Jones’ grandson, Gary Massey, who played football at Clemson in the mid 1980s, remembers his grandfather as a special gentleman.

“I’m really proud of my grandfather,” said Massey. “When I was in school, he lived at the Clemson House and I enjoyed visiting him. He was a special man and did so many interesting things in his life.”

It would be safe to say that pulling off the side of the road in the desert that day in the mid 1960s and picking up a few rocks was one of the events that Jones never knew would be so important to Clemson.

Jones died on July 16, 1990 and is buried in the cemetery at Old Stone Church in nearby Pendleton. In his life, he accomplished many things, and one of the most famous was giving the gift of a rock to Howard.



The history of Clemson’s famous entrance is well documented, and the names Frank Howard and Gene Willimon have been prominently mentioned earlier in this story. But one former Tiger deserves much of the credit for the tradition as it exists today.

Ben Anderson came to Clemson as a student in 1969 and walked on to the football team. He impressed the coaches immediately and started all 33 games in his Tiger career (freshmen were ineligible), one of the few walk-ons in program history to start every game in his career.

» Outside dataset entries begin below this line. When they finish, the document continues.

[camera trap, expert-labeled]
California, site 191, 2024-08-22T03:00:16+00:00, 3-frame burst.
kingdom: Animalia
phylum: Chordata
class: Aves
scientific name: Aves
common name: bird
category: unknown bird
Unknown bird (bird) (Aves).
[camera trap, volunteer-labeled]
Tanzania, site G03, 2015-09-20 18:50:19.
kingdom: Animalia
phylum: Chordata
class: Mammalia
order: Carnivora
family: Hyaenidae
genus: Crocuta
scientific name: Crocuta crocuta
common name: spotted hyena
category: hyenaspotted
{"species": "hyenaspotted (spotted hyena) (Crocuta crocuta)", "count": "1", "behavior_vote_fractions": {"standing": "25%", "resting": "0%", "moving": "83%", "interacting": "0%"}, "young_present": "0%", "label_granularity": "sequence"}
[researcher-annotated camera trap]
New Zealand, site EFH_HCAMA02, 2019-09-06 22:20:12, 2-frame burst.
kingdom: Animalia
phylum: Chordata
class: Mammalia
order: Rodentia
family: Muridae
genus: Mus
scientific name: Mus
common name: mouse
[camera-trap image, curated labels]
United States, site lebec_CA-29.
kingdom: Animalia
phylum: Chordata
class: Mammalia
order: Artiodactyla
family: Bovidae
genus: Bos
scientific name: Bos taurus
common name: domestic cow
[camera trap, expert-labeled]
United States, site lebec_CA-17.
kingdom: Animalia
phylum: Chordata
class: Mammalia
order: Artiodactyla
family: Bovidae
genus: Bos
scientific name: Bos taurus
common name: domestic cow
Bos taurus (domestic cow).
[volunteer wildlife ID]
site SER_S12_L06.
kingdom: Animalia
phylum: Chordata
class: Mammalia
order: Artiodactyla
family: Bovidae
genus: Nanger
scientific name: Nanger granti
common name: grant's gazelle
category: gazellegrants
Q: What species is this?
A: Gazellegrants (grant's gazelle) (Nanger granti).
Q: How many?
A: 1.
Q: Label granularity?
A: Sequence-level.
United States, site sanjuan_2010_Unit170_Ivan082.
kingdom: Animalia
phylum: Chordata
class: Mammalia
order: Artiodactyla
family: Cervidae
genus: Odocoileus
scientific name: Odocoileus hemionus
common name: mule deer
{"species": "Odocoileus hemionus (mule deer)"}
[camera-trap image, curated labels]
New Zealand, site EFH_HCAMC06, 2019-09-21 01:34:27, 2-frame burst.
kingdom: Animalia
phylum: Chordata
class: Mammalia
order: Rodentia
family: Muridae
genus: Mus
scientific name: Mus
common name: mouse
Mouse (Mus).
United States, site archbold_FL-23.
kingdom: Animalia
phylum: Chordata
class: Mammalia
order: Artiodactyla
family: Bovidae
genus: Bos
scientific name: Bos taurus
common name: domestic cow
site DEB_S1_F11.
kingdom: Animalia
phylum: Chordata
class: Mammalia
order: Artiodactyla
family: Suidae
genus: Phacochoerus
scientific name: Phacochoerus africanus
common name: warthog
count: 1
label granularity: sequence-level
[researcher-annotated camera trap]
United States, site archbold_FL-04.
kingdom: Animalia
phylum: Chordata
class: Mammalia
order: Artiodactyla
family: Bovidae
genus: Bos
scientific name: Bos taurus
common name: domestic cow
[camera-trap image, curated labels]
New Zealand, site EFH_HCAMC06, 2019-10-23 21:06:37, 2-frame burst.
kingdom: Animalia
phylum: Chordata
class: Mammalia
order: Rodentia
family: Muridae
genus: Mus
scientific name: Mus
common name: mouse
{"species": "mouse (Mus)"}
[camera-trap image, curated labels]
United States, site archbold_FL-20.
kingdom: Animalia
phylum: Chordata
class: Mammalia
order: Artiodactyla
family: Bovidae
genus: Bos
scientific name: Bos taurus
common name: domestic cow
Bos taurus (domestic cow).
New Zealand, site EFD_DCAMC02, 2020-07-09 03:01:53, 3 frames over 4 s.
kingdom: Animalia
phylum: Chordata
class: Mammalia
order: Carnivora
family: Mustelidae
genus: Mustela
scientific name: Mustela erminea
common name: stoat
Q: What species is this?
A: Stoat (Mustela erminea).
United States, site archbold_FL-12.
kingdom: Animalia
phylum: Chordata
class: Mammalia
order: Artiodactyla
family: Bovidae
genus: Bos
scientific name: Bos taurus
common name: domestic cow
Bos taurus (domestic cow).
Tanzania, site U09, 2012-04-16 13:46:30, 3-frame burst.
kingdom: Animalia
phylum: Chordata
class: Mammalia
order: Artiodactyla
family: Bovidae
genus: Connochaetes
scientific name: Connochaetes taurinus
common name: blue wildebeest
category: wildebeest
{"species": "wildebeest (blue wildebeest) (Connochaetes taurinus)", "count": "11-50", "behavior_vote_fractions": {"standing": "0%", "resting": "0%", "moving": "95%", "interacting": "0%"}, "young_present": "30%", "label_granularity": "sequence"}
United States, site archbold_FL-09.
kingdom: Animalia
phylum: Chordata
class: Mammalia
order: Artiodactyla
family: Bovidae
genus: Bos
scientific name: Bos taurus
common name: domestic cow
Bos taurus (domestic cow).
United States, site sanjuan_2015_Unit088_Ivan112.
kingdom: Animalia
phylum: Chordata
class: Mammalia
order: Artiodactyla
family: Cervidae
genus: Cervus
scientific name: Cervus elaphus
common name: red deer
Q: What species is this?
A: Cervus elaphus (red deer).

In 1970, Clemson opened a new dressing room in the west endzone. Because it was now inside the stadium, running down the Hill was no longer the most efficient way to get to the field. So that year, the team began entering the field from that new locker room door. So for the home games of 1970, 1971 and the first four of 1972, that is how Clemson got to the field.

Prior to his final game as a senior in 1972, Anderson, a three-time Academic All-ACC selection and second-team Academic All-American, led a small group of seniors to head coach Hootie Ingram’s office the week of the South Carolina game, the final contest of Anderson’s career. One of the players who attended the meeting was teammate Bobby Johnson, who went on to a long coaching career and is now a member of the College Football Playoff committee.

Anderson died of lung cancer at the age of 63 on May 16, 2015 after a five-year battle, and Johnson, his close friend for 46 years, gave a memorable eulogy at Anderson’s funeral.

“I want to set the record straight,” said Johnson. “It was Ben Anderson who said we should run down the Hill for our final game. I went along to the meeting as support, but this was all Ben’s idea. He had it all planned out. It was like he was trying his first law case in front of a judge.”

Ingram liked the idea and then worked with administrators on the plan to bring the team around the stadium on buses to the top of the Hill just before kickoff.

When Clemson had run down the Hill from 1942-69, it was not quite as celebrated, because the team did that entrance for pregame warmups, over an hour prior to the game.

The pregame tradition did not occur just minutes before kickoff until that 1972 South Carolina contest, and that important aspect of the tradition was Anderson’s idea. The Tigers went on to defeat South Carolina 7-6 that rainy afternoon.

In the spring of 1973, Anderson received the ACC’s Jim Weaver Award as the outstanding student-athlete in any sport. He was also the recipient of Clemson’s Norris Award, given to the top all-around student in the school, and Frank Howard Award, given to a student-athlete for bringing honor to Clemson. He was inducted into the Clemson Hall of Fame in 1997.

Towards the end of his eulogy, Johnson said this to the congregation gathered at Tillman Hall.

“Every time you experience that tradition, think of Ben Anderson.”